So far we’ve watched two films by Ken Loach, Kes, which we loved, and I, Daniel Blake, which I thought was the product of a director out of touch with the times. This film about the Irish War of Independence and the Civil War immediately after is much closer in quality to Kes and I suppose that reflects the director’s greater affinity for the period. But it still is rather hamfisted with its political messaging and I think a little biased in the director’s insistence on how much of the disagreement was founded on fighting for socialism.
In 1920, Damien O’Donovan is newly graduated doctor in Ireland whose brother Teddy is a local leader in the Irish Republican Army fighting against the British. Even after a raid in which one of his friends is killed, he resists joining up himself, arguing that the British are too strong. However he changes his mind after he witnesses the crew of a train being brutalized for refusing to transport British soldiers. After some training, he participates in various missions that involve ambushing and killing British soldiers. They are even captured and Teddy is tortured but they manage to escape due to the actions of a sympathetic half-Irish soldier. Damien’s conscience is particularly tested when in the course of identifying a traitor who informed on them, he is ordered to execute a young boy he has known all his life. Eventually the stiffness of their resistance brings about a peace treaty between the British and the Irish but not all of them are willing to accept the terms of the treaty.
The story of these two brothers are fictional but the historical background of their struggle is real and the details ring true as well. Loach is astonishingly good at conveying to the audience a reasonably complete picture of what went on in Ireland during this period, both on the national stage and at the local level. The range of the emotions that is captured is superb from the helpless frustration that they feel when subjected to British brutality to Damien’s anguish when he is forced to kill one of his own. I particularly liked how they show that it is not easy to get their barely trained recruits to kill. The film doesn’t pretend either that what they do, ambushing soldiers when they have little hope of fighting back, is pure savagery though their leaders justify it by claiming that they have no chance of winning otherwise. Damien even wonders if the brutality that they have to resort to is worth is. The battle scenes are well shot, giving the audience a perfectly clear idea of what is going. This is just a masterful film on multiple levels.
I’d take some points off for a number of flaws however. Using the story of two brothers who end up on opposite sides of the struggle after a peace treaty with the British is signed is very dramatic. Yet it is also very on the nose especially when they have the Pro-Treaty forces raid the very same house that they witnessed the British targeting earlier in the film. Then there’s how the director has a sympathetic character soapbox on why it’s meaningless to settle on a peace without an accompanying socialist revolution to overthrow the capitalist class. From what I understand, there was indeed a socialist element in the uprising but I’m not sure that it played as central a role in rejecting the peace treaty as the director would have it here. Loach’s personal bias is even more conspicuous in that his sympathies clearly lie with the Anti-Treaty side and so the film is completely silent on the fact that Ireland did indeed eventually become a republic as Teddy envisaged.

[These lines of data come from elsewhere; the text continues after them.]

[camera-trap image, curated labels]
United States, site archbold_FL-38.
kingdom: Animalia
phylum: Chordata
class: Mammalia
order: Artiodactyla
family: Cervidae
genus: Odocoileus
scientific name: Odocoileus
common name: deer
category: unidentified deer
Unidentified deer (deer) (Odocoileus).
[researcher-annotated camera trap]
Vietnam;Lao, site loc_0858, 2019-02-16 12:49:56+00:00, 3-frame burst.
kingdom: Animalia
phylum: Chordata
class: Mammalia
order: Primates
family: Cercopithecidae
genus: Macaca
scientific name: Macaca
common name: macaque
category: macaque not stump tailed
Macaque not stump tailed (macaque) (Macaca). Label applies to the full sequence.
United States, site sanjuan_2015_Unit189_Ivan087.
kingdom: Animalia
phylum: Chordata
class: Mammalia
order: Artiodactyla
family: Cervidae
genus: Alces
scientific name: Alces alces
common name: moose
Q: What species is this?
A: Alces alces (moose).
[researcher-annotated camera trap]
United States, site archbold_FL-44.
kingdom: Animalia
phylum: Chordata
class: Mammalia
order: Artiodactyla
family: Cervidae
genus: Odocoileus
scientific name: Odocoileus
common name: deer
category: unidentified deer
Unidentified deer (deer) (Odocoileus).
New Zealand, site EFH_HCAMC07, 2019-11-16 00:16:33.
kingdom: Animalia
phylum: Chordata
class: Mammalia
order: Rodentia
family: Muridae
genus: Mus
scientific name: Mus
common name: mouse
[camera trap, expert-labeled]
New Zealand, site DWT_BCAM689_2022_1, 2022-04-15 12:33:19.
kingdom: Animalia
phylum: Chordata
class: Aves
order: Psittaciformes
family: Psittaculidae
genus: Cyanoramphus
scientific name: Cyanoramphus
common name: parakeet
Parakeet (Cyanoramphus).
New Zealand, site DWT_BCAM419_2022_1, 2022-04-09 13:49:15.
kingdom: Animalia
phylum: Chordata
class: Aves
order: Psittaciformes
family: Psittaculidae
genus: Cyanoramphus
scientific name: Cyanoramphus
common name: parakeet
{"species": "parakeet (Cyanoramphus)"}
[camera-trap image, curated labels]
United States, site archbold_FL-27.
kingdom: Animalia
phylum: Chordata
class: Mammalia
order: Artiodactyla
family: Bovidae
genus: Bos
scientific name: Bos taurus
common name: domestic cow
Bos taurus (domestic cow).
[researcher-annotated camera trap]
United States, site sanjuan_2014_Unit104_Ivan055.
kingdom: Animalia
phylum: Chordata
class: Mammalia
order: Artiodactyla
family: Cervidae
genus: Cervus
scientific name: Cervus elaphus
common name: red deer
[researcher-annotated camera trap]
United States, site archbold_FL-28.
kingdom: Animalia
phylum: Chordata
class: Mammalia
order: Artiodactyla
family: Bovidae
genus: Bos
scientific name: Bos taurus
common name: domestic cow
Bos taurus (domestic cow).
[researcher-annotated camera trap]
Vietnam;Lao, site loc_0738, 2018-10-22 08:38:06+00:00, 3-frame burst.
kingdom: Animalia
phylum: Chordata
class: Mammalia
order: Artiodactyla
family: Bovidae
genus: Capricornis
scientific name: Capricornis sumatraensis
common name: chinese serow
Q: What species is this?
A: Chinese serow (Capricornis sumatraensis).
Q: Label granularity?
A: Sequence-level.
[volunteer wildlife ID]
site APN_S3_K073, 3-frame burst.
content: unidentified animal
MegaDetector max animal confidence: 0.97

I’d still recommend this as a fantastic film and it did make me realize that I know less about Ireland’s history than I thought I did. It’s also surprising that Loach is quite competent at filming decent action scenes, a talent that I wouldn’t have expected of him. Even so I believe that his strong anti-establishment views gets in the way of its quality. It’s a bit of conundrum I suppose. He would not have been so motivated to make such a film if not for how strongly he feels yet the less than subtle sermonizing here works against the effectiveness of its message.